Macabro e disturbante. 7,5 / 3 Agosto 2021 in Non aprite quella porta
Precursore dello slasher, “Non aprite quella porta” ha saputo dare forma a un genere che nel 1974 ancora non esisteva. Primo merito della pellicola, dunque, è l’aver introdotto elementi sperimentali e innovativi nel cinema horror, che si sarebbero poi cristallizzati qualche anno più tardi in centinaia di altri film.
La storia è caratterizzata da un inquietante che diventa macabro e prolifera inarrestabile in un crescendo di angoscia. È un climax ben bilanciato, seppur definito da una frettolosità che è sicuramente perdonabile, dato il contesto.
Da aggiungere c’è ben poco, poiché il film punta principalmente sull’aspetto visivo, spettacolarmente disturbante e sconvolgente, ma lo fa in modo sapiente e credibile, lasciando il giusto spazio all’immaginazione e portando coraggiosamente sullo schermo una scenografia, e non solo, alla Ed Gein.
Piuttosto, è doveroso soffermarci sull’identikit di Leatherface, che seppur privo di approfondimento psicologico, risulta essere uno dei villain più interessanti della storia dell’horror. Su di lui vengono forniti pochi elementi, ma sufficienti a darci un’idea del possibile profilo psicologico del personaggio: dal cambio delle maschere che coincide con un cambio di personalità, alla difficoltà di esprimersi e alla voce acuta, passando per i maltrattamenti subiti dal padre.

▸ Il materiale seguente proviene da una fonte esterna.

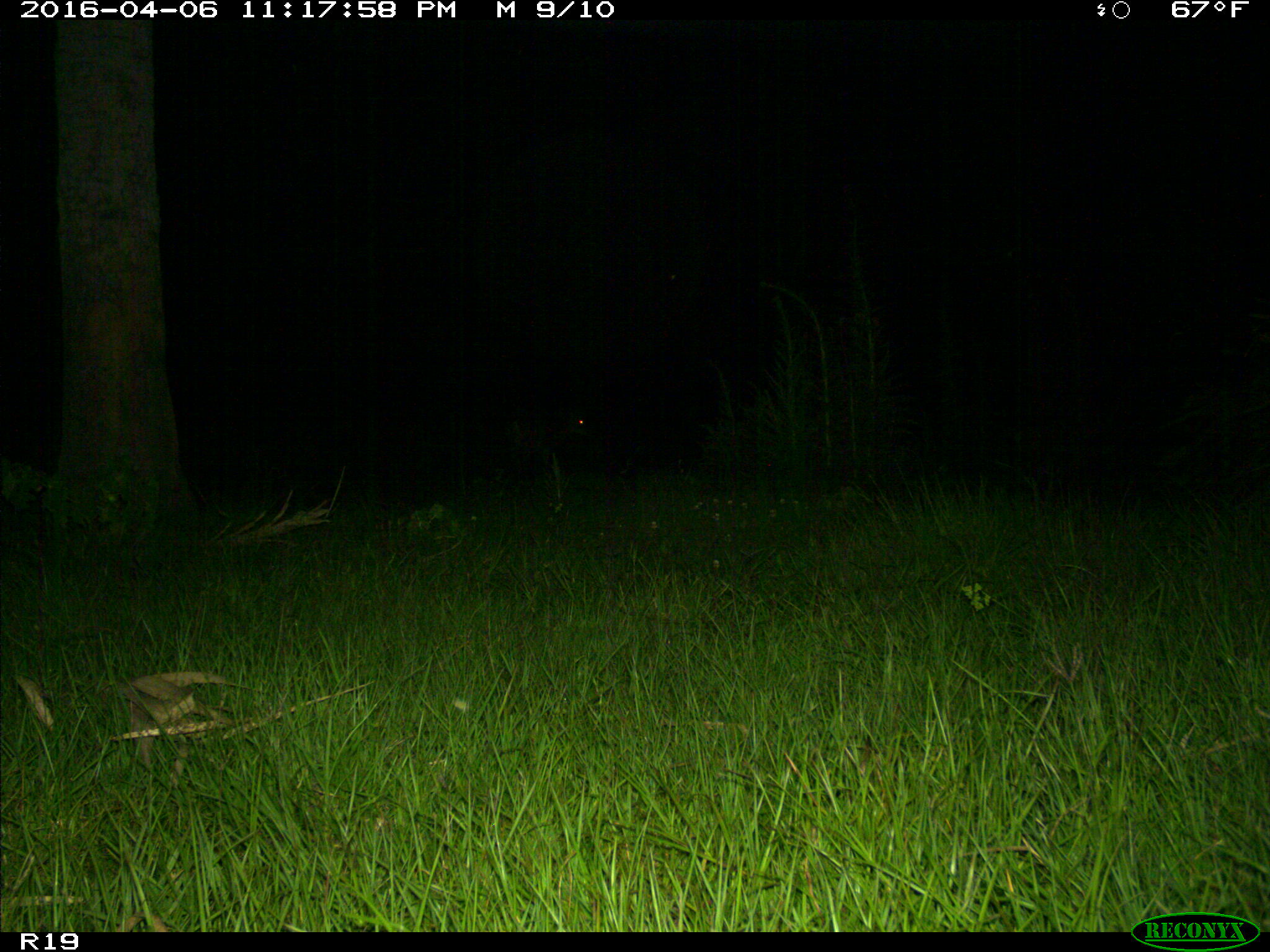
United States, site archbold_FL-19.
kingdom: Animalia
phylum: Chordata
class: Mammalia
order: Artiodactyla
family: Cervidae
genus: Odocoileus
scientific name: Odocoileus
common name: deer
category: unidentified deer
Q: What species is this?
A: Unidentified deer (deer) (Odocoileus).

Tutti fattori che ci aiutano a esplorare la mente complessa e malata del personaggio, contribuendo a farci intuire il suo background problematico. Da subito feroce e violento, l’aura da cattivo che tutto può viene ben presto demolita. Leatherface è la forza fisica, animale, ma accanto a suo padre e suo fratello diventa una bestia bistrattata e soggiogabile, palesemente affetto da deficit cognitivi che rendono la sua figura debole in famiglia. Eppure questo non lo ridicolizza, anzi, l’ambiente malsano in cui vive e la sua condizione lo rendono più raccapricciante. È più disturbante, perché più disturbato.
Il conturbante impatto visivo prevale su una sceneggiatura un po’ scarna, punto debole del film.